** THE REQUEST **
Please swap "train door" for "carriage door" in the part of the listing that opens with the line containing "What measure of" and runs to the end of the listing. Reproduce only those lines, with nothing else changed.

** Listing on spatial positioning **
* * *

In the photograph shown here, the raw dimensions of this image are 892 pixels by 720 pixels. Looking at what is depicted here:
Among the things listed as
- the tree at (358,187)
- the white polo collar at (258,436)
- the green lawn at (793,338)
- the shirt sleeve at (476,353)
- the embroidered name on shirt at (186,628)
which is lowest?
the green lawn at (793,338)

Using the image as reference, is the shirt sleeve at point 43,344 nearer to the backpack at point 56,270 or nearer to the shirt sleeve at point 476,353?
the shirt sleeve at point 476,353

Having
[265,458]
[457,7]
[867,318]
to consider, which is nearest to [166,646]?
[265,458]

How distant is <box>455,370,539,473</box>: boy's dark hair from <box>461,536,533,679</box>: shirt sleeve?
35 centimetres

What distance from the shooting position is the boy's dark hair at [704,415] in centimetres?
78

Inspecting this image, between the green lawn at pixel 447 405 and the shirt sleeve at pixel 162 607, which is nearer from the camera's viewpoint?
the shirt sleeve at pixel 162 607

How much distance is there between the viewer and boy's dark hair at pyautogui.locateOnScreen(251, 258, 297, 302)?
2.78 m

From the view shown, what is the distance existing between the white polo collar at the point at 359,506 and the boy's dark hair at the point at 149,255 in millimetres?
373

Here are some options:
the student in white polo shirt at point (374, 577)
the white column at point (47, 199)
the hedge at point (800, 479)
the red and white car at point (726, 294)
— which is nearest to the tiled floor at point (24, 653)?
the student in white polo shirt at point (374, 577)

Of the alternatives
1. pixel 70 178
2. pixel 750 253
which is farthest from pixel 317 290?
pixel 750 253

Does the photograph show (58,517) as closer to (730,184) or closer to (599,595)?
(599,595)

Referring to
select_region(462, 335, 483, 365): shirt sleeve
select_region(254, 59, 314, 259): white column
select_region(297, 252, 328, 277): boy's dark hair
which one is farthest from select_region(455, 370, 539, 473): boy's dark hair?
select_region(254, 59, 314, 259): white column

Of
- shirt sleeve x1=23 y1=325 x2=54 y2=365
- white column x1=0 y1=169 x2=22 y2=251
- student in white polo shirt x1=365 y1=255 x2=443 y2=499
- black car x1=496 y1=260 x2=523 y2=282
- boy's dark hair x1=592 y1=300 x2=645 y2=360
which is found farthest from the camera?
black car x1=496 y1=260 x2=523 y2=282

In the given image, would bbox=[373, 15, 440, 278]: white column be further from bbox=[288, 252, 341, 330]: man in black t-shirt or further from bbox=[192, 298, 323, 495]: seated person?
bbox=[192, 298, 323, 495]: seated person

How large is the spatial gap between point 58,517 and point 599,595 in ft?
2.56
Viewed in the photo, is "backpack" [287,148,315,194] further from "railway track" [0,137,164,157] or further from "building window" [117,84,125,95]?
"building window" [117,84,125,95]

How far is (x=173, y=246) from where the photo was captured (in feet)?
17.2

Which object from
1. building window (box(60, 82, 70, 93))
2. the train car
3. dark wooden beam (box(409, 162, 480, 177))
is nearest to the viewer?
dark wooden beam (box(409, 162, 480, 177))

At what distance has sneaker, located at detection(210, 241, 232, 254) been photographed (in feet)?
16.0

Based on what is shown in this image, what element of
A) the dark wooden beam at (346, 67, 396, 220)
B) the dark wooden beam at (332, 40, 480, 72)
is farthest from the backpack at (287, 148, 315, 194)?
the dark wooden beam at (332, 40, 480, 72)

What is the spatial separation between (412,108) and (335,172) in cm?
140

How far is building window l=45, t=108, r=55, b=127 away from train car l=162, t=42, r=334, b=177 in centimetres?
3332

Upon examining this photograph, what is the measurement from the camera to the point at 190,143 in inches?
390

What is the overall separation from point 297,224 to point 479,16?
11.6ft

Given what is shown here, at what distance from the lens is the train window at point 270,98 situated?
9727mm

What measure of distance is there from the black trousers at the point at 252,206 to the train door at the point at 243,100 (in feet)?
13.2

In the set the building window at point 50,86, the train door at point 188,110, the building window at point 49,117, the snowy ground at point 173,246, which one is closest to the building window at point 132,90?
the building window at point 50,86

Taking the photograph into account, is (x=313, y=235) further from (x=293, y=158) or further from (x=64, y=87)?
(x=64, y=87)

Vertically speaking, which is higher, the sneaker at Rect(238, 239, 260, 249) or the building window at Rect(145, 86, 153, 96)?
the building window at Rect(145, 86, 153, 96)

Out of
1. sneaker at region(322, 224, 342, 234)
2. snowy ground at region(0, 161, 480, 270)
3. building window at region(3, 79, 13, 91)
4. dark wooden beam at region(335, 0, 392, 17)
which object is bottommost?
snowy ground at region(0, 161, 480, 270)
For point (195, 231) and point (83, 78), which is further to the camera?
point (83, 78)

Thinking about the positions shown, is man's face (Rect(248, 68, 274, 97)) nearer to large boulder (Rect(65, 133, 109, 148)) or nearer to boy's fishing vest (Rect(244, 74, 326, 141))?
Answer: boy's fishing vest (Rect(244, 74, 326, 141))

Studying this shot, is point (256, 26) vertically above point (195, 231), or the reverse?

* * *

** RESULT OF THE TASK **
What measure of distance is there from the black trousers at the point at 252,206 to the carriage door at the point at 243,100 (in feet)?
13.2

In the set the building window at point 50,86, the carriage door at point 188,110, the building window at point 49,117, the snowy ground at point 173,246, which one is closest to the building window at point 132,90?
the building window at point 50,86

Taking the photograph into account, is (x=313, y=235) further from (x=293, y=158) or further from (x=64, y=87)?
(x=64, y=87)

Vertically speaking, which is higher, the sneaker at Rect(238, 239, 260, 249) or the building window at Rect(145, 86, 153, 96)?
the building window at Rect(145, 86, 153, 96)

Out of
1. sneaker at region(322, 224, 342, 234)
2. snowy ground at region(0, 161, 480, 270)
3. building window at region(3, 79, 13, 91)
4. dark wooden beam at region(335, 0, 392, 17)
which object is bottommost?
snowy ground at region(0, 161, 480, 270)
For point (195, 231) and point (83, 78), which is further to the camera?
point (83, 78)

Thinking about the positions shown, is man's face (Rect(248, 68, 274, 97)) nearer to large boulder (Rect(65, 133, 109, 148)) or nearer to boy's fishing vest (Rect(244, 74, 326, 141))?
Answer: boy's fishing vest (Rect(244, 74, 326, 141))

Studying this shot, is point (256, 26) vertically above point (195, 231), or the reverse?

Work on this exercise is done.